QUESTIONS ON THE MATERIAL.
(1) According to the Araçariguama text, in what year was Araçariguama established?
(2) Reproduce the part of the Araçariguama text starting with "Municipality in the" and going on through "(satellite and cable).".

TEXT SECTION.
Municipality in the state of São Paulo in Brazil

Araçariguama is a city on the state of São Paulo in Brazil. It is part of the Metropolitan Region of Sorocaba. The population of city is of 22,860 (2020 est.) in an area of 145.20 km^{2}. The elevation is 695 m. Araçariguama was established in 1653.

== Demography ==

Obs: According to the 2000 IBGE Census, the population was 11,154, of which 7,240 are urban and 3,914 are rural. The average life expectancy was 69.03 years. The literacy rate was 89.99%.

== Media ==
In telecommunications, the city was served by Telecomunicações de São Paulo. In July 1998, this company was acquired by Telefónica, which adopted the Vivo brand in 2012. The company is currently an operator of cell phones, fixed lines, internet (fiber optics/4G) and television (satellite and cable).

== Religion ==

Christianity is present in the city as follows:

=== Catholic Church ===
The Catholic church in the municipality is part of the Diocese of Osasco.

=== Protestant Church ===
The most diverse evangelical beliefs are present in the city, mainly Pentecostal, including the Assemblies of God in Brazil (the largest evangelical church in the country), Christian Congregation in Brazil, among others. These denominations are growing more and more throughout Brazil.

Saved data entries
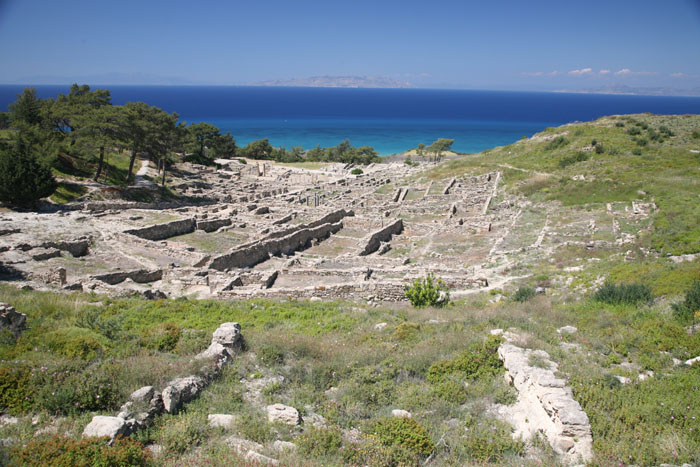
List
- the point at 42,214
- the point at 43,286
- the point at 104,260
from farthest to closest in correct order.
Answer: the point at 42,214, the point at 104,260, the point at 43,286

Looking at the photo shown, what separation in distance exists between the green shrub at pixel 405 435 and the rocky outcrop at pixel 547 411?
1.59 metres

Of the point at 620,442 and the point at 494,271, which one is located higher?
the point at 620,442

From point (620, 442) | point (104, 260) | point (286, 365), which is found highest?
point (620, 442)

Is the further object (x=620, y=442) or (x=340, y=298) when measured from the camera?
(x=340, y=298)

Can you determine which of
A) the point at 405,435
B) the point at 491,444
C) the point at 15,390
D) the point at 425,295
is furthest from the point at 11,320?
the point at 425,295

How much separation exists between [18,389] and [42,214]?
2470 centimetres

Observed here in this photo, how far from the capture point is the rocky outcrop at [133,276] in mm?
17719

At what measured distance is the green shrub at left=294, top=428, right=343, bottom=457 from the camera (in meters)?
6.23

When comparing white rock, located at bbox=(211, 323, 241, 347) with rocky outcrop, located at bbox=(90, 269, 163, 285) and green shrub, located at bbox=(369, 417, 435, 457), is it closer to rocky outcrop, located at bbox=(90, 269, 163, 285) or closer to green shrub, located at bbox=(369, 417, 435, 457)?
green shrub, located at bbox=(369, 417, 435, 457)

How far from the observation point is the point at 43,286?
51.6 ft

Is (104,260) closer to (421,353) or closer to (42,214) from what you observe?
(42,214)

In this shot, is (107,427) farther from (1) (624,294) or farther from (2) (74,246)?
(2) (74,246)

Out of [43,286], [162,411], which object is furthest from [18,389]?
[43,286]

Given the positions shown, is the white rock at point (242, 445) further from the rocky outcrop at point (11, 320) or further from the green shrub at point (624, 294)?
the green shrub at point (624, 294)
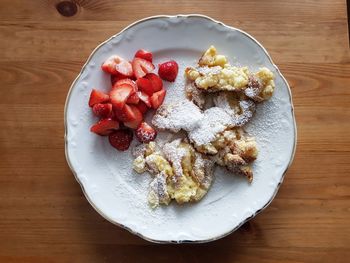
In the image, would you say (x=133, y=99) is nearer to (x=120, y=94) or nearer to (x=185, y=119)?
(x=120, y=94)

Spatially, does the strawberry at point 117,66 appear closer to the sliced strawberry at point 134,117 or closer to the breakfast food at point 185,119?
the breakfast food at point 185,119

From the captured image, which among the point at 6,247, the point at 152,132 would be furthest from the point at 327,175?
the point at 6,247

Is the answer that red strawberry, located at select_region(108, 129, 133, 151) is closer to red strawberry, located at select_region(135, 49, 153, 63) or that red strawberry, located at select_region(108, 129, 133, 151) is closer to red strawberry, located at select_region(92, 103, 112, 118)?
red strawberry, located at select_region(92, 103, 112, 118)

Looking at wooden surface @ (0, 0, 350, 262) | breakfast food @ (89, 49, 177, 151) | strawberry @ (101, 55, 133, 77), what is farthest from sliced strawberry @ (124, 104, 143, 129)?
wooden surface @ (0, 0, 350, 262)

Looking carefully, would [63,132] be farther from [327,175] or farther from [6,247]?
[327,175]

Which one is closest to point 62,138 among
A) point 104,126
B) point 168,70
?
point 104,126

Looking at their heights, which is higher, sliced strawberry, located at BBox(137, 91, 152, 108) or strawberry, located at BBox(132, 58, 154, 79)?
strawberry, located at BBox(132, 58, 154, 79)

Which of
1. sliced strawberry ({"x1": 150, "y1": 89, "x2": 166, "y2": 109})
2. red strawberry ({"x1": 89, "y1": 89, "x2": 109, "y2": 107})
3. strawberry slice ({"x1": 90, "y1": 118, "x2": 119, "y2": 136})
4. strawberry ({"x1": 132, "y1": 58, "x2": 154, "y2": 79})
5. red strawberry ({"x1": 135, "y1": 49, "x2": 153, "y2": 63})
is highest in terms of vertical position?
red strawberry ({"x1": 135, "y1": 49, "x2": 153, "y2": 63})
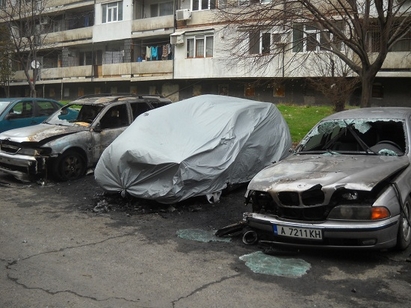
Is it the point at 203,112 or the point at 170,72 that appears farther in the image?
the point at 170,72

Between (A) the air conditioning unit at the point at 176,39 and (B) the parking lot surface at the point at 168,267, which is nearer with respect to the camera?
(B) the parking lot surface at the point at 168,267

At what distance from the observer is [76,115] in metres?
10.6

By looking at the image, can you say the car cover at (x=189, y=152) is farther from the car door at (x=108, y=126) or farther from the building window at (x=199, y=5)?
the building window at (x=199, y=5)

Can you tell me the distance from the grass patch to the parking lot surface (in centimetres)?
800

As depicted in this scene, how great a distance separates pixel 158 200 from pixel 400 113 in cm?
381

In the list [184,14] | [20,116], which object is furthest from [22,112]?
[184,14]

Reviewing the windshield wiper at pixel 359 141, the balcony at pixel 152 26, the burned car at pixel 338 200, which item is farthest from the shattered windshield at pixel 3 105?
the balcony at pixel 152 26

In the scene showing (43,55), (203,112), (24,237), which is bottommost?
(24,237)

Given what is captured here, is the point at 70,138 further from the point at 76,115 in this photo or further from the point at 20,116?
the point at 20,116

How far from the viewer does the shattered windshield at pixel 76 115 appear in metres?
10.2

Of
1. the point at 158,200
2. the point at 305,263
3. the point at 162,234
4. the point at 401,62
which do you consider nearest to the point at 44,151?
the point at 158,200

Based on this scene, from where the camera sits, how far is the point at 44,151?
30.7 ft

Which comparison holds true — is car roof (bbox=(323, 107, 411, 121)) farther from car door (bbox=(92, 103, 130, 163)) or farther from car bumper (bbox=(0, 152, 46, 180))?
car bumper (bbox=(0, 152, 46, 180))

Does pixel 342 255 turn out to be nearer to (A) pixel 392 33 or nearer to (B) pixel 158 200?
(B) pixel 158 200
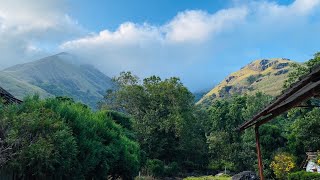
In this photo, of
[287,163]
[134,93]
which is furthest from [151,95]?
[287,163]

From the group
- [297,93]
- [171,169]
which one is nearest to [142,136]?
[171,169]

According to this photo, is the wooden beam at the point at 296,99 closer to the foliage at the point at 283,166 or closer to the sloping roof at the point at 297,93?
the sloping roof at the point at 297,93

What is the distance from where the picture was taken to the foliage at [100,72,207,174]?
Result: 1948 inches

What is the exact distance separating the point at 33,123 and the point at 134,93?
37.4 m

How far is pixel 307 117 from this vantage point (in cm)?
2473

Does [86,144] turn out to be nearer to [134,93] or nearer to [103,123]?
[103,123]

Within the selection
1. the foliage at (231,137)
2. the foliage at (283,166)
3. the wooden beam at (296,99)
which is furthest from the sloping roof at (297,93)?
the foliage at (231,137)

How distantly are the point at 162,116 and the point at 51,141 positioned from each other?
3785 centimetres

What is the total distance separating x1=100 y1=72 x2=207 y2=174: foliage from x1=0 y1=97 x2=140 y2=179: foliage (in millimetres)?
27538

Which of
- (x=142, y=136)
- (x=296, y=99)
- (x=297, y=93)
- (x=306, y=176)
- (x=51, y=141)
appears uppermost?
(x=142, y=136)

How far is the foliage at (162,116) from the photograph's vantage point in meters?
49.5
==
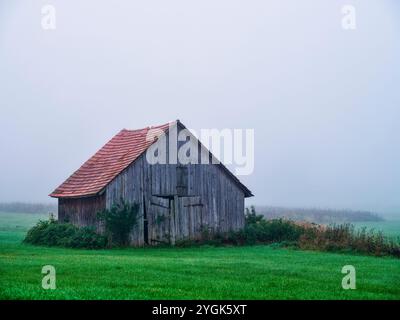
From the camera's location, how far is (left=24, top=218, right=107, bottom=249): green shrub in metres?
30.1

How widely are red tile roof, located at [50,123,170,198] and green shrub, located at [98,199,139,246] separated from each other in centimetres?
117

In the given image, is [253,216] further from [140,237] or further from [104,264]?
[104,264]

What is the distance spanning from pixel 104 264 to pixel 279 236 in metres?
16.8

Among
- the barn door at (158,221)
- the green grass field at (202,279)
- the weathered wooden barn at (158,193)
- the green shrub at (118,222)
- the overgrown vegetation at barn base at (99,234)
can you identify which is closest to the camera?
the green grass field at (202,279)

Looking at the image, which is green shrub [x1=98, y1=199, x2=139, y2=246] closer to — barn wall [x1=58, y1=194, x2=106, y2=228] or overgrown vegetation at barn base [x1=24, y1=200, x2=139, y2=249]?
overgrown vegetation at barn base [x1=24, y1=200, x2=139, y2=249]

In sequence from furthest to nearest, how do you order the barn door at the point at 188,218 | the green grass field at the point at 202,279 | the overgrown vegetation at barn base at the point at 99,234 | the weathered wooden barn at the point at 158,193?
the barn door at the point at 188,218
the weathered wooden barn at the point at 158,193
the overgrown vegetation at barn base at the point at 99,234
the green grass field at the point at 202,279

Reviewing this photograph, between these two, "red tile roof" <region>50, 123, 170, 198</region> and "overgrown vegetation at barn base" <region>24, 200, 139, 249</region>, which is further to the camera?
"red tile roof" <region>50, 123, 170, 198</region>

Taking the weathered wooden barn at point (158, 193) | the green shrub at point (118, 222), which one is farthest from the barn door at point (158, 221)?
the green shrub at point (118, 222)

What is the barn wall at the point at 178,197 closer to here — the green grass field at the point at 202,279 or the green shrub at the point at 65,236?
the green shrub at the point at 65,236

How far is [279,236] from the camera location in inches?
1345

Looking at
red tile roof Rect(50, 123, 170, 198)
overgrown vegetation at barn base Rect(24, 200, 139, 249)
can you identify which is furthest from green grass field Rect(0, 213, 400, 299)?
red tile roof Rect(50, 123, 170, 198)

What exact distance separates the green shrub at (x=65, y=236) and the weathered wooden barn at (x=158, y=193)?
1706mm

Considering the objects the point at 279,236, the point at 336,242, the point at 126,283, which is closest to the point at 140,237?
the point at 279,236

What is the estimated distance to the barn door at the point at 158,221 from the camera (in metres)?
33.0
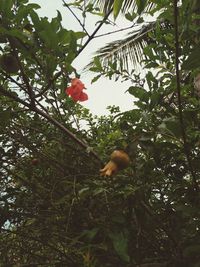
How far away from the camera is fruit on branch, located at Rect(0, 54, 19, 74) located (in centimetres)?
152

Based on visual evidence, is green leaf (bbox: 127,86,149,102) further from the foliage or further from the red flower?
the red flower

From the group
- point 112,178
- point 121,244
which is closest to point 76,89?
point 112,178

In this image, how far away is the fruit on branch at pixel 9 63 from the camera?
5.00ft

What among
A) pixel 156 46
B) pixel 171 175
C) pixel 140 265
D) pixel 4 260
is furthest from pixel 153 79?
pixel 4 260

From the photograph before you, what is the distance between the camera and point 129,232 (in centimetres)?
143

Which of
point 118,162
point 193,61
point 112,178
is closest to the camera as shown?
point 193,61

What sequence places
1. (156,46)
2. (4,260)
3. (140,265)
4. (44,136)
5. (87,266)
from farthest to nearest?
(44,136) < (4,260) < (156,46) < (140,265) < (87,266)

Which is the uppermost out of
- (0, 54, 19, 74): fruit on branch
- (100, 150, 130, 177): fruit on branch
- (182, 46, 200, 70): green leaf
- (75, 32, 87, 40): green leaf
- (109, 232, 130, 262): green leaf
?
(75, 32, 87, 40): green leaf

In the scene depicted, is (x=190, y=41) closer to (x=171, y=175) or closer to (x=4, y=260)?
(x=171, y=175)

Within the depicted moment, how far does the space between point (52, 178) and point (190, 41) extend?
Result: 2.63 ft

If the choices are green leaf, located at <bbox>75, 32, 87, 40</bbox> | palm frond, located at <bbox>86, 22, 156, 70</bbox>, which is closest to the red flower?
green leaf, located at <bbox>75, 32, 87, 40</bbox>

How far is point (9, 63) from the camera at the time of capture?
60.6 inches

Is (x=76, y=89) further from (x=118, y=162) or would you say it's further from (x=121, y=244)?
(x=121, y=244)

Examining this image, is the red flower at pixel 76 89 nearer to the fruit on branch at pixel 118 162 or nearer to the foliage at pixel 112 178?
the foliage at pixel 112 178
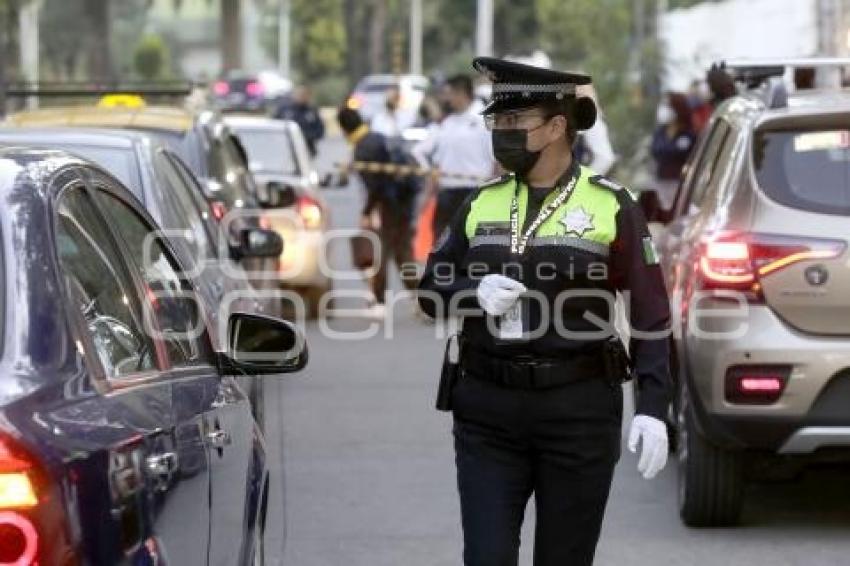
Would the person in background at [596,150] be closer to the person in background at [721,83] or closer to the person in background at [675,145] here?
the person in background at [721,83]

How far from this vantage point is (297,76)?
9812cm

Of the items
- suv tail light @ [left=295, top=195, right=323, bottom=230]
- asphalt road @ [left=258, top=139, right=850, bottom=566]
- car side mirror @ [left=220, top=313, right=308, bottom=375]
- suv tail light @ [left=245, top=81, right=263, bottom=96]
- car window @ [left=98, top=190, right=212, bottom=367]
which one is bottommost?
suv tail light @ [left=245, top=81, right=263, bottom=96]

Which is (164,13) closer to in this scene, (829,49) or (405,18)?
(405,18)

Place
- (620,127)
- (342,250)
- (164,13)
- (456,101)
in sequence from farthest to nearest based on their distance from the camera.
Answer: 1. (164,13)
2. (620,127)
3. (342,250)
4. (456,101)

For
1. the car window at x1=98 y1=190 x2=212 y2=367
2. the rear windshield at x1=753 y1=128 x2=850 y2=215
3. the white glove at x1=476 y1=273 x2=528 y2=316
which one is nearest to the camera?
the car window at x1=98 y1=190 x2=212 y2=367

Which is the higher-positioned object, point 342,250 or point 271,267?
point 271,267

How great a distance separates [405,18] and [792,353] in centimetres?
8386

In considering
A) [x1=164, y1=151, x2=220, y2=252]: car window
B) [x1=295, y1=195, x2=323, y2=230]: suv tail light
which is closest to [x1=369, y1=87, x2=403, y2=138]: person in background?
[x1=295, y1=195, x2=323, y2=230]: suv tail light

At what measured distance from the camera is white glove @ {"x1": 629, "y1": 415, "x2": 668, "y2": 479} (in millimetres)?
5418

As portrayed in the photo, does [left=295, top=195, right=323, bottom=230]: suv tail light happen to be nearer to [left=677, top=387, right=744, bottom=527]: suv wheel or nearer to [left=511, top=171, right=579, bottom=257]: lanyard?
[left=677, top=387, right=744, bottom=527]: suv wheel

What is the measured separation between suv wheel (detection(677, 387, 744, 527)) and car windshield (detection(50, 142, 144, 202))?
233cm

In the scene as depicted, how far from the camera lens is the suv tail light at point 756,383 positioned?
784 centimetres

SOLUTIONS IN ORDER.
(1) 1653

(2)
Municipality in the state of São Paulo in Brazil

Araçariguama is a city on the state of São Paulo in Brazil. It is part of the Metropolitan Region of Sorocaba. The population of city is of 22,860 (2020 est.) in an area of 145.20 km^{2}. The elevation is 695 m. Araçariguama was established in 1653.

== Demography ==

Obs: According to the 2000 IBGE Census, the population was 11,154, of which 7,240 are urban and 3,914 are rural. The average life expectancy was 69.03 years. The literacy rate was 89.99%.

== Media ==
In telecommunications, the city was served by Telecomunicações de São Paulo. In July 1998, this company was acquired by Telefónica, which adopted the Vivo brand in 2012. The company is currently an operator of cell phones, fixed lines, internet (fiber optics/4G) and television (satellite and cable).